NewAmsterdam Pharma Presents Additional Data From Phase 3 BROOKLYN Clinical Trial Evaluating Obicetrapib In Patients With Heterozygous Familial Hypercholesterolemia At AHA Scientific Sessions 2024; Met Primary Endpoint With LDL-C Mean Reduction Versus...

NewAmsterdam Pharma向2024年AHA科学会议展示了第3期BROOKLYN临床试验中有关Obicetrapib在具有杂合家族性高胆固醇血症患者中的额外数据；与安慰剂相比，Met主要终点，LDL-C均值降低

Benzinga · 11/19 04:21

NewAmsterdam Pharma Presents Additional Data From Phase 3 BROOKLYN Clinical Trial Evaluating Obicetrapib In Patients With Heterozygous Familial Hypercholesterolemia At AHA Scientific Sessions 2024; Met Primary Endpoint With LDL-C Mean Reduction Versus Placebo Of 36.3% At Day 84 And 41.5% At Day 365

NewAmsterdam Pharma在2024年美国心脏协会科学会议上发布了关于评估Obicetrapib在患有杂合子家族性高胆固醇血症患者中的第三阶段BROOKLYN临床试验的额外数据；在第84天与安慰剂相比，LDL-C的平均降低达到36.3%，在第365天达到了41.5%。

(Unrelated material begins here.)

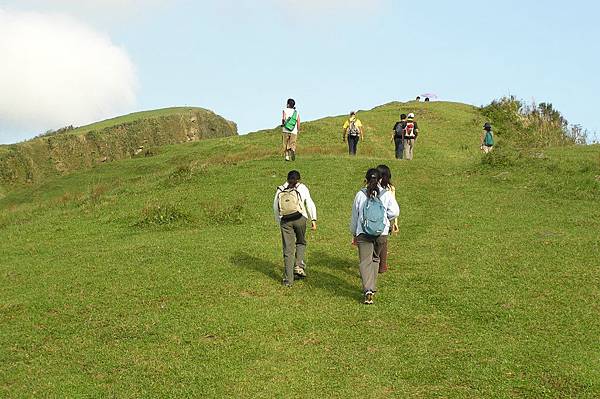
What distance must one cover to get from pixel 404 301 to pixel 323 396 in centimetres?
378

– Met primary endpoint with LDL-C mean reduction versus placebo of 36.3% at day 84 and 41.5% at day 365 –

– 在第84天与安慰剂相比，LDL-C的平均降低达到36.3%，在第365天达到41.5% –

– Lp(a) mean reduction versus placebo of 45.9% at day 84 and 54.3% at day 365 –

– Lp(a)在第84天与安慰剂相比减少了45.9%，在第365天减少了54.3% –

– Total LDL-P mean reduction versus placebo of 52.5% at day 180, with small LDL-P reduction of 102.4% –

– 总LDL-P在第180天与安慰剂相比减少了52.5%，小LDL-P减少了102.4% –

– Safety results comparable to placebo –

– 安全性结果与安慰剂相当 –

NAARDEN, the Netherlands and MIAMI, Nov. 18, 2024 (GLOBE NEWSWIRE) -- NewAmsterdam Pharma Company N.V. (NASDAQ:NAMS), a late-stage, clinical biopharmaceutical company developing oral, non-statin medicines for patients at risk of cardiovascular disease ("CVD") with elevated low-density lipoprotein cholesterol ("LDL-C"), for whom existing therapies are not sufficiently effective or well-tolerated, today announced additional results from the Company's Phase 3 BROOKLYN clinical trial (NCT05425745) evaluating obicetrapib in adult patients with heterozygous familial hypercholesterolemia ("HeFH"), whose LDL-C is not adequately controlled, despite being on maximally tolerated lipid-lowering therapy. The data were presented today in an oral late-breaker presentation at the American Heart Association (AHA) Scientific Sessions.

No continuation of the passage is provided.